# PETIKAN BERITA
»»
Monday, August 06, 2007

Korban Banjir Tak Mau Pulang

KOMPAS - Senin, 06 Agustus 2007

Anak Yatim Piatu Perlu Pertolongan

Kolonodale, Kompas - Korban banjir dan tanah longsor di Kabupaten Morowali, Sulawesi Tengah, yang dirawat di rumah sakit, mulai kebingungan menghadapi kelanjutan hidup mereka. Kesembuhan dari luka-luka yang diderita bukannya membuat mereka bahagia, tetapi justru sebaliknya.
Hal itu antara lain diungkapkan sejumlah korban yang dirawat di Rumah Sakit Kolonodale, Sabtu (4/8). Mereka dirawat sejak 10 hari lalu karena menderita luka-luka, sebagian besar di antaranya patah tulang. Ketika pihak rumah sakit memperbolehkan mereka pulang, para korban itu justru memilih tetap tinggal di sana karena takut tidak bisa makan.
««
# PETUNJUK LATIHAN
Salin ulang bagian berita korban banjir yang dimulai dari kata-kata "Kolonodale, Kompas - Korban" dan berhenti setelah "tetapi justru sebaliknya.", lalu gantikan "bahagia" dengan "lega". Butir-butir sesudah ini adalah bahan tersendiri yang terpisah dari berita korban banjir di atas.

# BUTIR DATA
»»
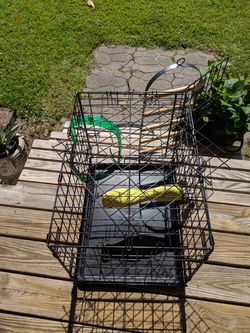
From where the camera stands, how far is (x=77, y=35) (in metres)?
3.97

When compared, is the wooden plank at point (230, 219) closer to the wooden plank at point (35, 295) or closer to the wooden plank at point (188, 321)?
the wooden plank at point (188, 321)

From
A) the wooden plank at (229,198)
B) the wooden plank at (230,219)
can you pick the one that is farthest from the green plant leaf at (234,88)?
the wooden plank at (230,219)

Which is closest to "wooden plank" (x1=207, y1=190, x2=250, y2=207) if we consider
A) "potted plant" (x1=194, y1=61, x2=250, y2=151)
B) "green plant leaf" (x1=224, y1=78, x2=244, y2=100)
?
"potted plant" (x1=194, y1=61, x2=250, y2=151)

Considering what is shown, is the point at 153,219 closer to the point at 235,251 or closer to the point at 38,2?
the point at 235,251

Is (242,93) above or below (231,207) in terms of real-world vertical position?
above

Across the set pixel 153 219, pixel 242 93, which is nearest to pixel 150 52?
pixel 242 93

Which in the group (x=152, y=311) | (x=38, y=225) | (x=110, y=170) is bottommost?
(x=152, y=311)

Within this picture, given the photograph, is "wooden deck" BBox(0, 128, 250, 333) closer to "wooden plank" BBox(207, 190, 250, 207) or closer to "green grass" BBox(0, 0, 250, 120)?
"wooden plank" BBox(207, 190, 250, 207)

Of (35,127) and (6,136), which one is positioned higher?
(6,136)

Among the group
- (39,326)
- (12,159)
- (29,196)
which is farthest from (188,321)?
(12,159)

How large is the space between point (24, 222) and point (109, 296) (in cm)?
63

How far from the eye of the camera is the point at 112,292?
1.67 metres

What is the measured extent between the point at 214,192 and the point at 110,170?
0.64m

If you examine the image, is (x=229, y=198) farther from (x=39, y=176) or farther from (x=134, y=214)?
(x=39, y=176)
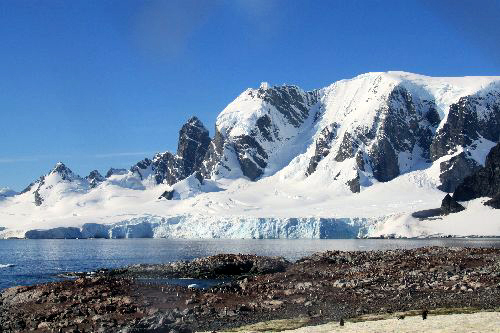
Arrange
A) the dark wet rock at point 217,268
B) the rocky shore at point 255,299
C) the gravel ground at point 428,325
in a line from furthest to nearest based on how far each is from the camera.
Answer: the dark wet rock at point 217,268 → the rocky shore at point 255,299 → the gravel ground at point 428,325

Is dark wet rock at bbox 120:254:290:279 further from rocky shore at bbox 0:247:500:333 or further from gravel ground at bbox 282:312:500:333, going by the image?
gravel ground at bbox 282:312:500:333

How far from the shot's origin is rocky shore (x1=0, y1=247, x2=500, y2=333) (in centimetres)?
4022

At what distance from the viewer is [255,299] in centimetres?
4847

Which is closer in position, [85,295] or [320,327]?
[320,327]

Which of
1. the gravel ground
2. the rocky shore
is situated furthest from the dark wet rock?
the gravel ground

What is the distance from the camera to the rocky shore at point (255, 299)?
132ft

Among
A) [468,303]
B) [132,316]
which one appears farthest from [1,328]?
[468,303]

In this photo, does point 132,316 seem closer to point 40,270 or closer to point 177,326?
point 177,326

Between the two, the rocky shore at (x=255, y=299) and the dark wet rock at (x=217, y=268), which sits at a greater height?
the dark wet rock at (x=217, y=268)

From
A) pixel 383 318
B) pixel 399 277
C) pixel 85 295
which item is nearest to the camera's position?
pixel 383 318

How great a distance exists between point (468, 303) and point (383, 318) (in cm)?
911

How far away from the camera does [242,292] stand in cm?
5241

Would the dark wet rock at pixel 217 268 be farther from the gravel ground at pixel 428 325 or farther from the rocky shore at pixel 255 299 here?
the gravel ground at pixel 428 325

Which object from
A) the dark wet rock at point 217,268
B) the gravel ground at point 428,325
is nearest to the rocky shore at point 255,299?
the gravel ground at point 428,325
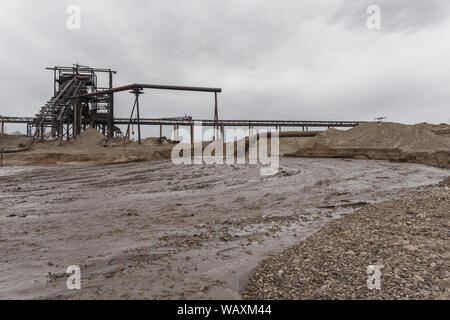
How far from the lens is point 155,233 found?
4555mm

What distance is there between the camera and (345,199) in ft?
23.1

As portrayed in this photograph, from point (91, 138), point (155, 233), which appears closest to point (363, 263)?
point (155, 233)

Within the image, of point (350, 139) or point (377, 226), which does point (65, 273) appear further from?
point (350, 139)

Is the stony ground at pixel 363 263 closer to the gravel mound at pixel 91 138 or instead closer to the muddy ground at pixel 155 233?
the muddy ground at pixel 155 233

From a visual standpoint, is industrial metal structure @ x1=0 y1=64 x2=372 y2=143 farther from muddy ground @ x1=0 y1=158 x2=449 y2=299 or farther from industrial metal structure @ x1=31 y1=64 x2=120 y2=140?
muddy ground @ x1=0 y1=158 x2=449 y2=299

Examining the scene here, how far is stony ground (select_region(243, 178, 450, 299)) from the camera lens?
7.90ft

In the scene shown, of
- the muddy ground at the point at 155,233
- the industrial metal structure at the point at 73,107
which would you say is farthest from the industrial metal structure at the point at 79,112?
the muddy ground at the point at 155,233

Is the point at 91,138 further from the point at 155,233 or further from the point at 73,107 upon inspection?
the point at 155,233

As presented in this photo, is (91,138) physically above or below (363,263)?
««
# JAWABAN
Kolonodale, Kompas - Korban banjir dan tanah longsor di Kabupaten Morowali, Sulawesi Tengah, yang dirawat di rumah sakit, mulai kebingungan menghadapi kelanjutan hidup mereka. Kesembuhan dari luka-luka yang diderita bukannya membuat mereka lega, tetapi justru sebaliknya.